== Directions for this task ==
Can you give the solar minimum passage again from "Not since the" up to and including "space-age sensing began.", substituting "committee" for "panel"?

# Document passage start

This plot of sunspot numbers, updated monthly through December 2009, shows the measured peak of the last solar cycle in blue and the predicted peak of the next solar cycle in red. Although the average minimum occurs 5-6 years after maximum, solar activity remains well below levels observed a decade ago. NOAA's website has a larger version. (Image courtesy NOAA Space Weather Prediction Center.)
Not since the first decade of the 20th century has overall solar activity remained so low for so long. In 2007 a panel of solar prediction experts convened by NOAA's Space Weather Prediction Center (see "On the Web") called for the next solar peak (the apex of solar cycle 24) to occur around late 2011 or early 2012. However, cycle 24 has gotten off to a slow start, with only sporadic sunspots thus far. The panel now considers the next peak unlikely to arrive until at least 2013.
Along with its tardiness, the recent minimum has been unusually deep by several measures extending back at least half a century, when space-age sensing began.
"What we think of as the quiet Sun can change from one cycle to the next," says Janet Kozyra (University of Michigan).
The good news is that data from the WHI campaign and its predecessor, the Whole Sun Month (1996), have shed light on striking differences between the most recent solar minimum and the last one. "We've learned that what we think of as the quiet Sun can change from one cycle to the next in ways that alter space weather disturbances and their effects at Earth," says Janet Kozyra (University of Michigan). However, she adds, "We don't yet know why these differences in the quiet sun occur or how to predict them."
The newly fertile topic has spawned a working group on comparative solar minima (see "On the Web") within the International Astronomical Union. The group is chaired by Sarah Gibson of NCAR's High Altitude Observatory. NCAR also hosted a November workshop on WHI results, and the December meeting of the American Geophysical Union included a special session on consequences of the unusually long and deep solar minimum.

# Document passage end
# Data records start

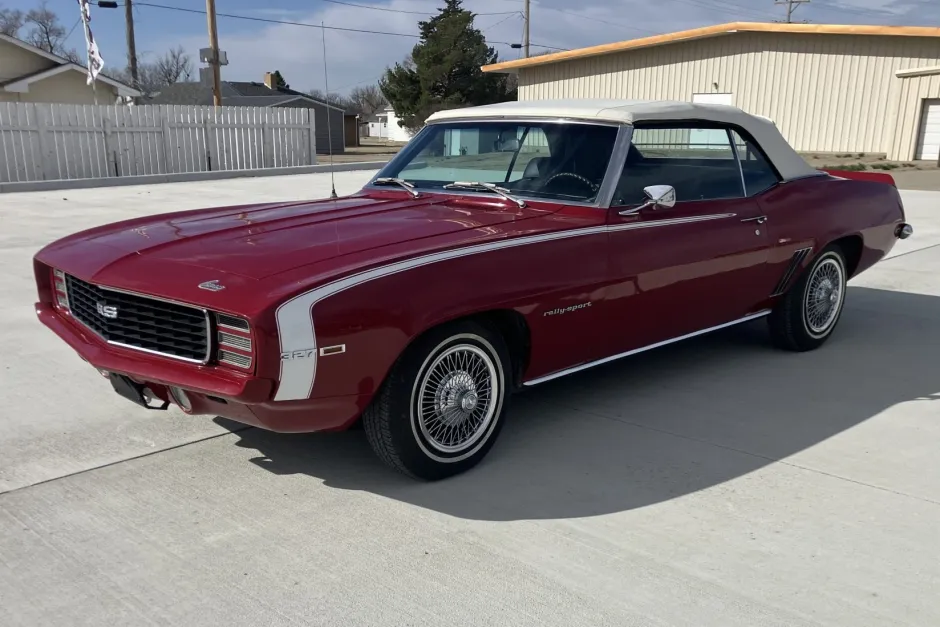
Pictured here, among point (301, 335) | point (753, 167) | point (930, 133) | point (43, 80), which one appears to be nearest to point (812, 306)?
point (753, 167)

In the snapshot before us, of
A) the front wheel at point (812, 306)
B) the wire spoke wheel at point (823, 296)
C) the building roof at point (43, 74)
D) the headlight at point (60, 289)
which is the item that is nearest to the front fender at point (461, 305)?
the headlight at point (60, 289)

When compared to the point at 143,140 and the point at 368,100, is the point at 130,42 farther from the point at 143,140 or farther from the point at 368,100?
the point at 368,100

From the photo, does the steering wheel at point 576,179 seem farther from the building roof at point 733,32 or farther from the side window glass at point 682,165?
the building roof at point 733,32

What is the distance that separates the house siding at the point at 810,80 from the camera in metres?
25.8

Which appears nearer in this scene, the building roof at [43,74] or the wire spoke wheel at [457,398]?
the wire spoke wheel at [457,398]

# Data records end

== Solution ==
Not since the first decade of the 20th century has overall solar activity remained so low for so long. In 2007 a committee of solar prediction experts convened by NOAA's Space Weather Prediction Center (see "On the Web") called for the next solar peak (the apex of solar cycle 24) to occur around late 2011 or early 2012. However, cycle 24 has gotten off to a slow start, with only sporadic sunspots thus far. The committee now considers the next peak unlikely to arrive until at least 2013.
Along with its tardiness, the recent minimum has been unusually deep by several measures extending back at least half a century, when space-age sensing began.